"My endeavor has been, without neglecting investigation into the details of the languages known to me, to give due prominence to the great principles underlying the grammars of all languages, and thus to make my contribution to a grammatical science based at the same time on sound psychology, on sane logic, and on solid facts of linguistic history," wrote the great linguistic scholar Otto Jesperson, when he made this important study forty years ago. He had become convinced of the necessity of studying language through the observation of living speech and only secondarily by examination of written documents. The Philosophy of Grammar , a radical innovation in linguistics research when it was first published, is now a standard reference work and all students in the field should be familiar with it. The topics covered are living grammar, systemic grammar, parts of speech, the three ranks, junction and nexus, nexus-substantives, subject and predicate, object, case, number, person, sex and gender, comparison, time and tense, direct and indirect speech, classification of utterances, moods, and negation. Believing that a fixed terminology could be a hindrance to real understanding, Mr. Jesperson introduced new terms "neither very numerous nor very difficult" and discarded some he felt were outmoded. "The great merit of this work," commented the reviewer for The Times Literary Supplement , "seems to be in the thorough shaking-up which it gives to a great many venerated idols."
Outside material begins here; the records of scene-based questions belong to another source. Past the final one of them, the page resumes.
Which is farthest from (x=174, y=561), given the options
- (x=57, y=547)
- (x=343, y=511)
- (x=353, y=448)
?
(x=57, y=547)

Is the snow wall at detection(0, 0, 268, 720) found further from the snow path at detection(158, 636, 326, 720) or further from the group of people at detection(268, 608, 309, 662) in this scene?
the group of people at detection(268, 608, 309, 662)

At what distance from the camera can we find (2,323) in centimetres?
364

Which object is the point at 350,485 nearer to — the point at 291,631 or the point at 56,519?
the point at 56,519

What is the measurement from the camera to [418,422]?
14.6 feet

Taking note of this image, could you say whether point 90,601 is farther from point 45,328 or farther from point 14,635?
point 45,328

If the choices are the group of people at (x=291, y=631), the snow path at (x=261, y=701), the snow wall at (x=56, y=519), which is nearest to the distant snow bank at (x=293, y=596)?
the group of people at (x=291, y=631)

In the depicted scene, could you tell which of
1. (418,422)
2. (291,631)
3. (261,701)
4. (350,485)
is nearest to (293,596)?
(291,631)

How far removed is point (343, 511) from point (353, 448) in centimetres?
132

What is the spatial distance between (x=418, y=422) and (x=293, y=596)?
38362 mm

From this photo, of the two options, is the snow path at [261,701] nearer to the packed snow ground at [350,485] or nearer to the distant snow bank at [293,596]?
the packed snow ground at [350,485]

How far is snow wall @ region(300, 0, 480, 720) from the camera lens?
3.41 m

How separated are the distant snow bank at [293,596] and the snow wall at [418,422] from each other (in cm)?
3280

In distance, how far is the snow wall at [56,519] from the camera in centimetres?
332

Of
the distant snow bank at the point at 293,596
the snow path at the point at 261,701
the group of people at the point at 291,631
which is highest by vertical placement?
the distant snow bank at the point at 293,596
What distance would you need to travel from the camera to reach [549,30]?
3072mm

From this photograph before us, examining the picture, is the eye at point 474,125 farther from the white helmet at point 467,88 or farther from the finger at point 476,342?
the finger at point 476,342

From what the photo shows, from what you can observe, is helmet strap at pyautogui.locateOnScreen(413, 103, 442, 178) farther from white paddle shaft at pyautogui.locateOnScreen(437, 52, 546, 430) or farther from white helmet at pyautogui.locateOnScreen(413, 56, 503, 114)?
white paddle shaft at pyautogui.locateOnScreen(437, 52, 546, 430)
This may be the best book I have ever read on language; probably Jespersen's most important work, it is definitely different from and better than the same author's earlier Language which I reviewed two weeks ago. That one was in parts very speculative, while as he says himself, "in this volume I generally keep aloof from speculations about primitive grammar and the origin of grammatical elements." The book is titled accurately a "philosophy" of grammar, in that he discusses all the concepts that have been used for talking about grammar and shows that most of them have been poorly defined, or are in some cases not useful at all. He proposes new explanations and a largely new terminology, some of which have been widely accepted and some not.
Although he occasionally refers to other languages, the book is largely based on the Indo-European (or as he calls it, Aryan) family; apart from Danish, most of his examples are taken from languages I can read. I understand better now many things I never really understood, or in some cases had never even thought about. While not all his comments about English usage seem right to me, this may be because he naturally (as a professor of English in Denmark) bases himself on British rather than American English, and because he wrote this a hundred years ago and the language has of course changed much in a century. In fact he mentions many tendencies which have since gone further.
The book was very influential and is a must-read for anyone who is interested in language.